> **WRITTEN TASK 1**
Update the records below by replacing "camera distance" with "distance from the camera" and keeping everything else the same. Leave the pictures out of your answer.
> **WRITTEN TASK 2**
Continue the passage on California's sentencing laws and prison politics, starting after its last sentence.

> **TEXT PASSAGE**
In 1977, then-Gov. Jerry Brown (D), responding to a worries about rising crime, did away with indeterminate sentencing. Three years later, state lawmakers enacted legislation that said the purpose of incarceration was punishment alone, formally writing rehabilitation and treatment out of the penal code. (Brown is today running for state attorney general on a platform that calls for sentencing procedures that would lower prison population.)
Over the next decade, California’s legislature, dominated by Democrats, passed more than 1,000 laws increasing mandatory prison sentences. The climax came in 1994 with the enactment of the “three strikes” law mandating 25-years-to-life sentences for most offenders with two previous serious convictions. “People have this image of California beach politics and the left coast,” said state Sen. Gloria Romero, a Democrat from Los Angeles. “The truth is California is a law-and-order state.”
So where is a liberal Californian to turn if the Democrats are the ones sending everybody to jail? The Post places the blame for much of the current situation on the power of the correctional officer’s union:
“We sit down to the negotiating table, and we use our laptops. We all have one program,” said Joe Bauman, a correctional officer in Norco and a union negotiator. “Meanwhile, they’re using a calculator that you get free with a carton of cigarettes.”

> **RECORDS PROVIDED**
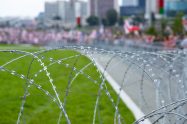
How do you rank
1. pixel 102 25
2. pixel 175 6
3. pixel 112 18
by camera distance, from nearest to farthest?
pixel 102 25
pixel 112 18
pixel 175 6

> **WRITTEN REPLY 1**
How do you rank
1. pixel 102 25
2. pixel 175 6
3. pixel 112 18
by distance from the camera, from nearest to farthest?
pixel 102 25
pixel 112 18
pixel 175 6

> **WRITTEN REPLY 2**
Ironically it was the Republican Arnold Schwarzeneggar who ran a campaign promising to return rehabilitation to California’s prisons:
When he came into office on the back of an unprecedented recall of Davis in 2003, Schwarzenegger vowed to take on the union and bring California’s prison system into the modern world. On his second day in office, he appointed Ronald Hickman, a barrel-chested former prison guard with a reputation as a reformer, to lead the department. “Corrections,” Schwarzenegger said, “should correct.”
Last year, Hickman reorganized the state’s prison network and returned the word “rehabilitation” to the title of his agency for the first time since 1980. Schwarzenegger and Hickman subsequently announced a new parole program that they said would cut the prison population by an estimated 15,000 and vowed more changes.
But the parole plan bombed because it was poorly planned and badly executed and the prison officers unions fought it all the way, Hickman said in a recent interview. “We really didn’t do a very good job on implementation.”
For his part, Hickman quit in February after discovering that Schwarzenegger’s top aides had been meeting with union representatives behind his back.
And just so no one gets the idea that I’m soft on Republicans, insight into the effect of completely lawless prisons in a DailyKos post about three suicides in Guantanamo Bay. They come amid hunger strikes and hundreds of attempted suicides, a gerneral feeling of a hopelessness, an indefinite incarceration with no guaranteed rights at all.
So I percieve my present political choices thus: either a party of blind and fanatical devotion to law and order with little concern for the causes of crime, or a party that has lost respect for the law and instead places an emphasis on holding remarkable power against its enemies.
We would be well advised to remember the disaster of California’s own Stanford Prison Experiment.